Bugün söylemek istediğimi, dilimize de girmiş bazı Japonca kelimeler aracılığıyla anlatmaya çalışacağım.
İlk kelime: Kamikaze... Fikirlerini önemsediğim bir hocam, dünkü yazım üzerine aynen şu mesajı gönderdi:
"Bu itiş kakıştan Cemaat zararlı çıkar. 'Mesafeli, akil, bilge, iyiliksever, hizmet etmeye odaklı cemaat' imajı silindi... Yerine 'savaşçı, komplocu, devleti içten fethetmeye kararlı cemaat' imajı geldi... Orta vadede cemaat çok zarar görür (Erdoğan gitsin veya kalsın, fark etmez). Fransa'da Cizvitlerin, İspanya'da Opus Dei'nin akıbetini hatırla..."
Cemaat kapsama alanına giren kimi emniyetçileri ve adliyecileri Hükümetin üstüne sürdü. Bu bir kamikaze hareketiydi. O kadroların oyundan çıkmasına yol açtı. Buna karşılık Türkiye'nin gündemini değiştirdi.
Niye "Harakiri yaptı" demiyorum. Çünkü harakiri, intihar eylemidir. Kamikazeler ise sadece harcanan pilotlardır.
Orta sınıfa oynadılar
İkinci kelimemiz: Sumo...
Başbakan Erdoğan bu saldırıyı adeta bir sumo güreşçisi gibi cepheden karşıladı. Taviz vermeyeceğini, devleti çetelerden temizleyeceklerini söyledi.
Aynı sumodaki gibi hamleye karşı hamle, güce karşı güç kullandı. Bürokraside görevden almalar başladı. İş İstanbul Emniyet Müdürü Hüseyin Çapkın'a kadar uzandı.
Yeterli miydi? Bence yetmezdi. Çünkü Cemaatin fedaileri kendilerini kurban etseler de, neticede toplumda bir hissiyat yarattılar. Nedir bu? Kabaca şöyle bir şey:
Özellikle kentli orta sınıflar yolsuzluğa karşı gayet duyarlıdır. Yolsuzluk yapanlara çok kızarlar. Eğer birileri onları korursa çılgına dönerler.
Bu sınıflara güven vermek için yolsuzluğun üzerine gidilmesi gerekir. (Unutmayalım: AK Parti uyguladığı politikalarla bu sınıfları en çok büyüten parti oldu.)
Çürük elmalar çöpe
Böylece geldik üçüncü kelimeye: Judo... Başbakan Erdoğan artık bir judocu gibi davranıyor. Rakibinin hücumunu, yine o hücumdan yararlanarak savuşturmaya başladı.

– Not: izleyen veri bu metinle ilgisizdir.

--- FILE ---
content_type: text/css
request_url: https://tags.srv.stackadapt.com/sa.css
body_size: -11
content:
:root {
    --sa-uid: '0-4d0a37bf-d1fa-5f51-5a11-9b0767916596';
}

Şöyle: Ortada birtakım çürük elmalar var. Başbakan Erdoğan ve yakın çevresi yolsuzluğa ve rüşvete bulaşanların gözünün yaşına bakmayacaklarını açıkladı.
İşte dün sözünü ettiğim çözüm buydu: Vatandaşın gözünde AK Parti temiz insanların partisiydi. Cemaat tam da bu imaja saldırmıştı. Eğer "Yedirmeyiz..." denseydi, yolsuzluklar bu kez AK Parti'nin üzerine yapışıp kalırdı.
Son durum şu: Cemaatin, partiyi çamura bulamak için yaptığı operasyonu, AK Parti kendini ve çevresini temizlemek için kullanıyor. En tepedekiler de dahil, çürük elmalar temizlendikten sonra, beyaz bir sayfayla yola devam edilecek.
Ancak tetikte durmak gerek: Cemaatte gayet zeki insanlar var. Bir tanecik operasyonla Başbakan Erdoğan'a pes ettiremeyeceklerini önceden hesaplamışlardır.
Ben Cemaatten yeni bir hamle bekliyorum. Çünkü girdikleri yolun dönüşü yok. Kaybedeceklerini bilseler de kanlarının son damlasına kadar savaşmak zorundalar. Ayrıca dün anlatmaya çalıştığım gibi, "okyanus ötesi" onları arkadan itiyor.